*What you should do:* Give an exact reproduction of the lines from the one with "family: Bovidae" to the final line of the entries below, both ends included, and omit the pictures.
Start of Material to process
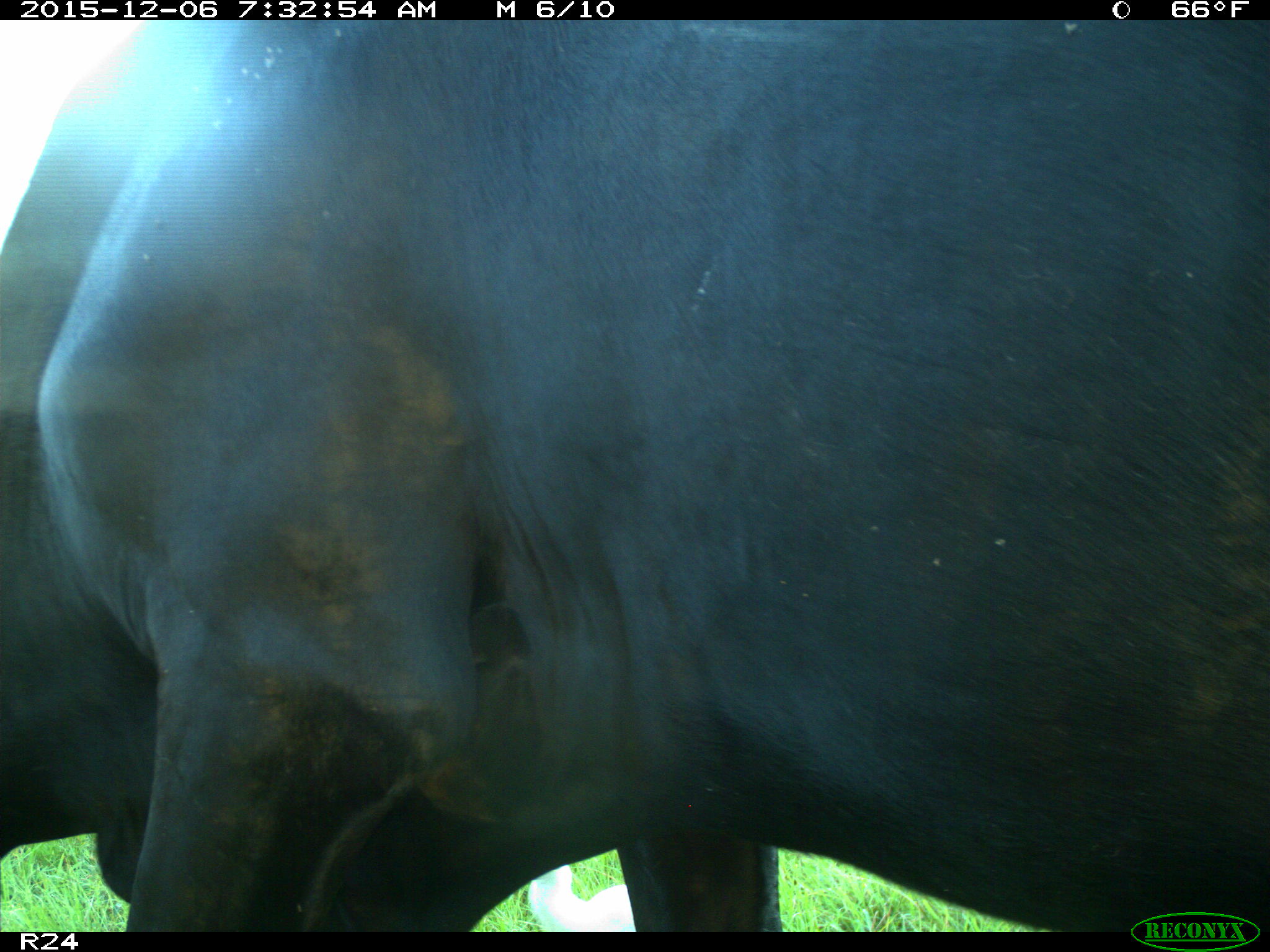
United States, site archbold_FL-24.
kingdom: Animalia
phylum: Chordata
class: Mammalia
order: Artiodactyla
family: Bovidae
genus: Bos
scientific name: Bos taurus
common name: domestic cow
Bos taurus (domestic cow).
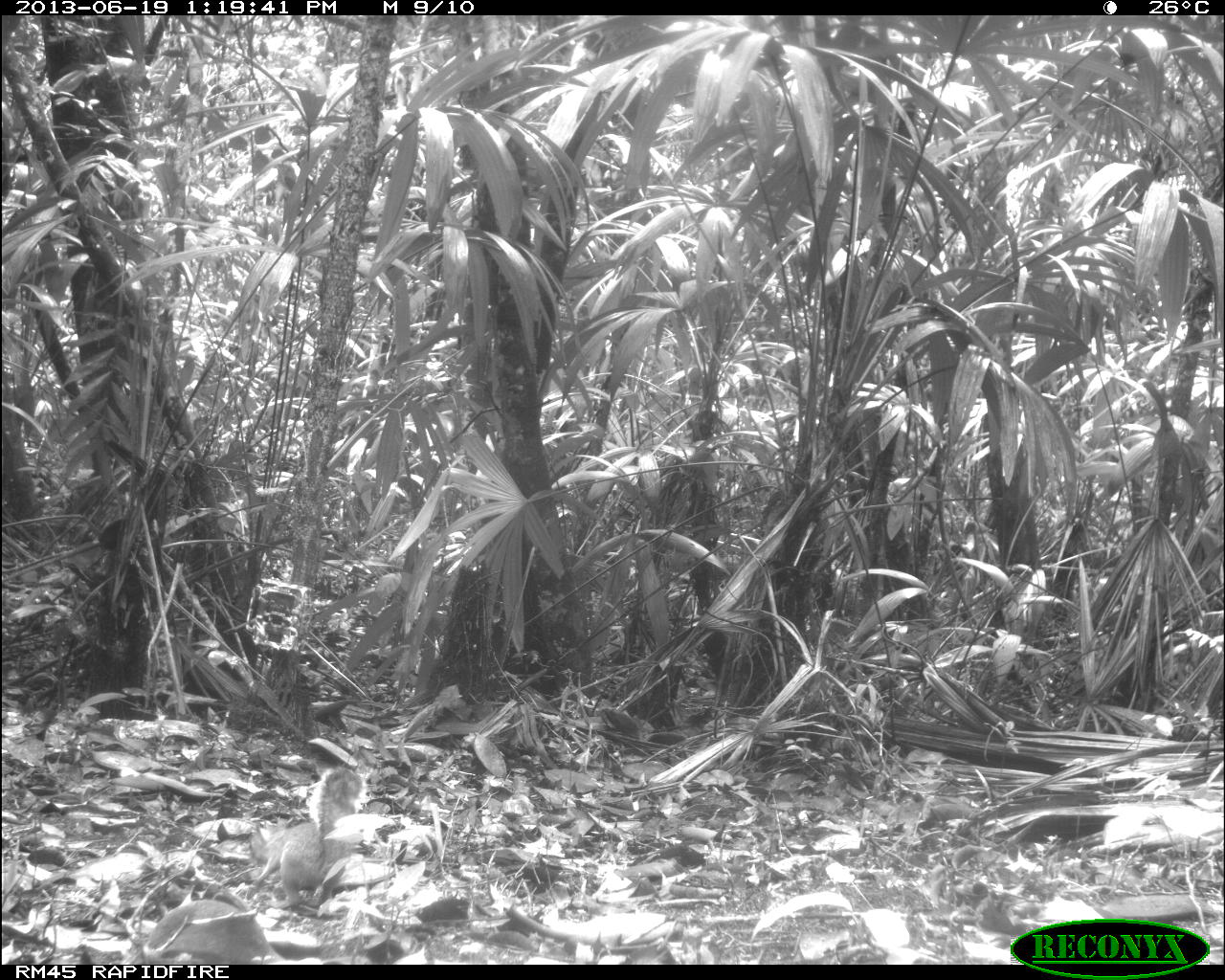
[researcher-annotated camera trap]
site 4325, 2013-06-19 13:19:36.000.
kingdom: Animalia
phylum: Chordata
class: Mammalia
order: Rodentia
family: Sciuridae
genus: Sciurus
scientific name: Sciurus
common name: squirrel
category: sciurus sp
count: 1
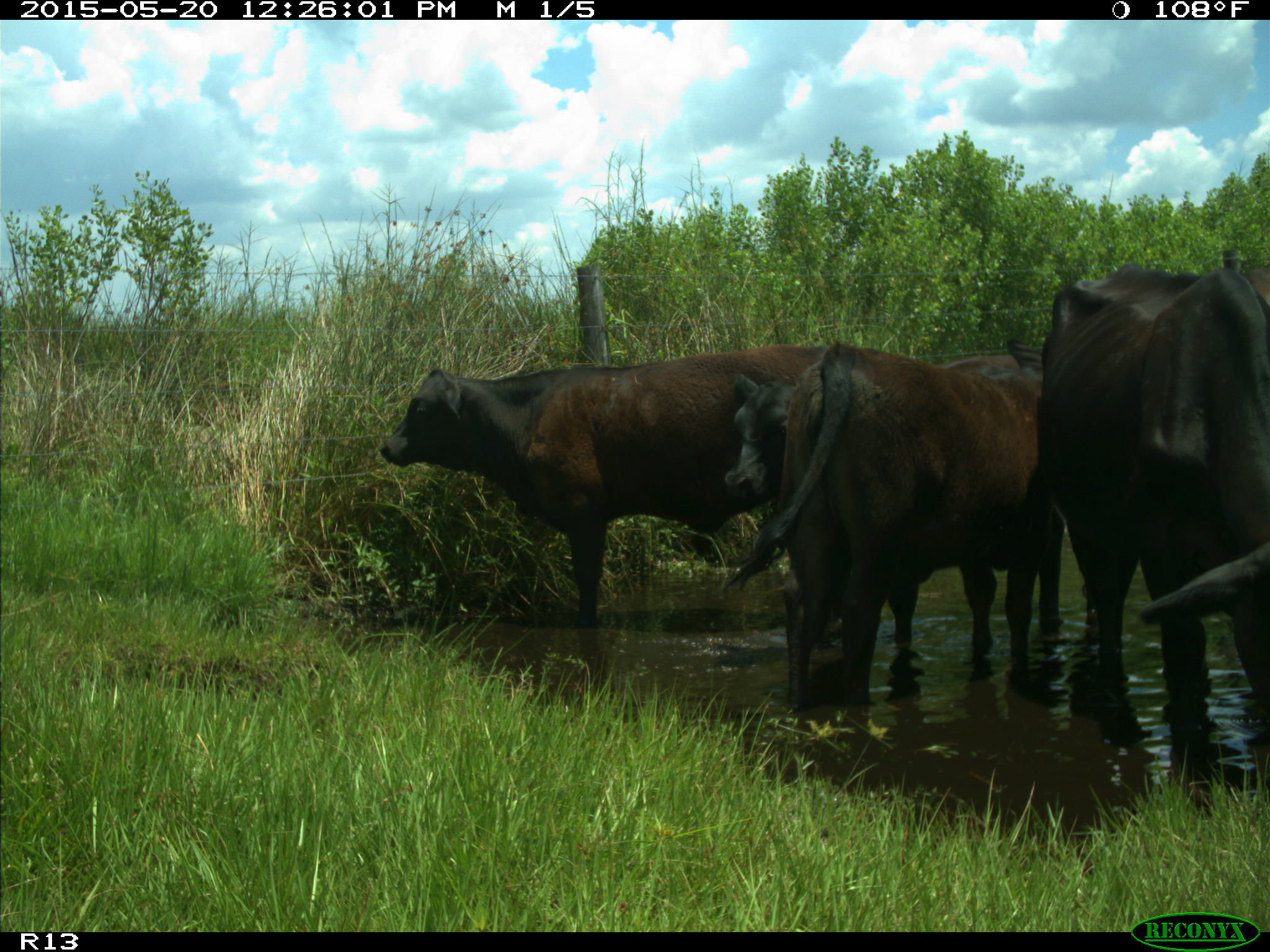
End of Material to process
*Problem solution:*
family: Bovidae
genus: Bos
scientific name: Bos taurus
common name: domestic cow
Bos taurus (domestic cow).
[researcher-annotated camera trap]
site 4325, 2013-06-19 13:19:36.000.
kingdom: Animalia
phylum: Chordata
class: Mammalia
order: Rodentia
family: Sciuridae
genus: Sciurus
scientific name: Sciurus
common name: squirrel
category: sciurus sp
count: 1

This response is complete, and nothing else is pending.